The Unwritten Theory of Justice: Rawlsian Liberalism Versus Libertarianism
THE BLACKWELL COMPANION TO RAWLS, Jon Mandle and David Reidy, eds., Blackwell, 2012, Forthcoming
40 Pages Posted: 11 Nov 2011 Last revised: 18 Oct 2012
Date Written: November 1, 2011
Abstract
When A Theory of Justice was published in 1971, utilitarianism was the game to beat in political philosophy, and Rawls made clear his intention to beat it. The appearance of Nozick’s Anarchy, State and Utopia three years later singlehandedly enshrined libertarianism rather than utilitarianism in the popular imagination as the chief rival to Rawls’s two principles of justice. Ever since, Rawlsian liberalism has had two parallel lives in political theory.

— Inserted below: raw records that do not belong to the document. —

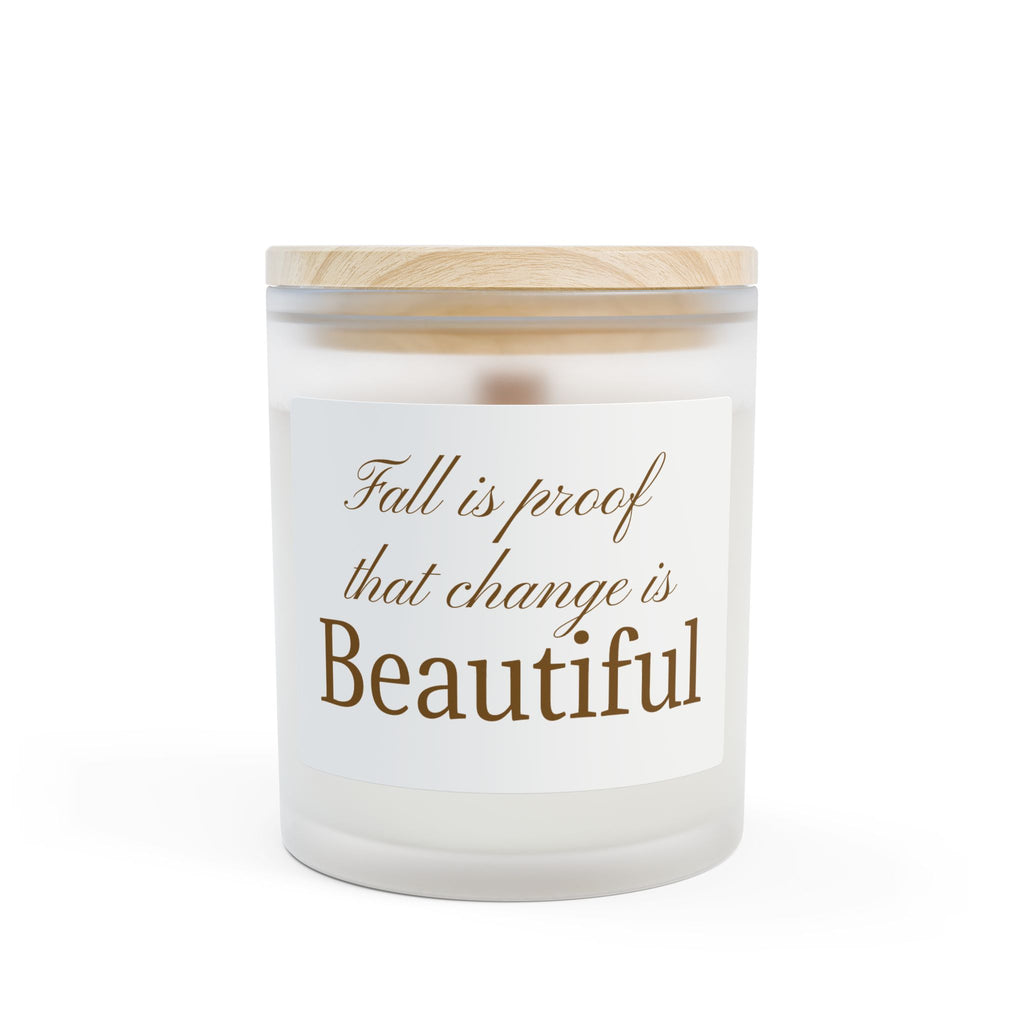 Fall Is Proof That Change Is Beautiful Candle — Frosted Glass 11oz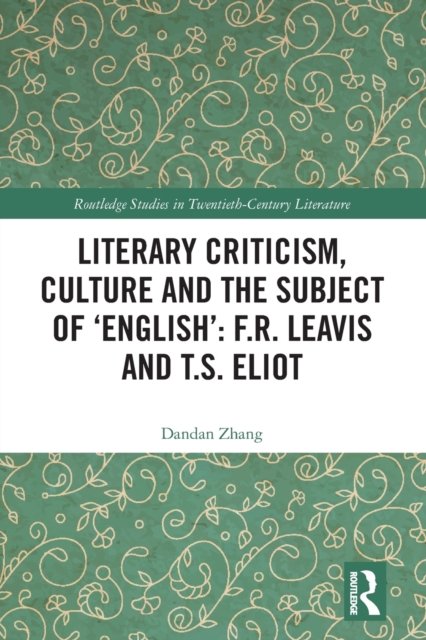 Literary Criticism, Culture and the Subject of English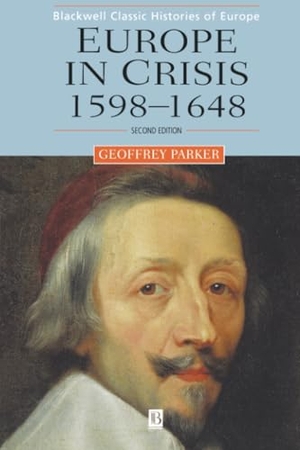 Parker. Europe Crisis 1598-1648 2e P. John Wiley & Sons, 2001.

The first - the version Rawls wrote - is a response to utilitarian’s failure to take seriously the separateness of persons. The second - the unwritten version ‘received’ by its general audience - is a response to libertarianism’s failure to take seriously our moral obligations to the well-being of our fellow citizens. This article considers how, had he written the second version, Rawls might have dealt with libertarians’ critique of ‘justice as fairness’ as fundamentally illiberal, and how his two principles might have been transformed in the process.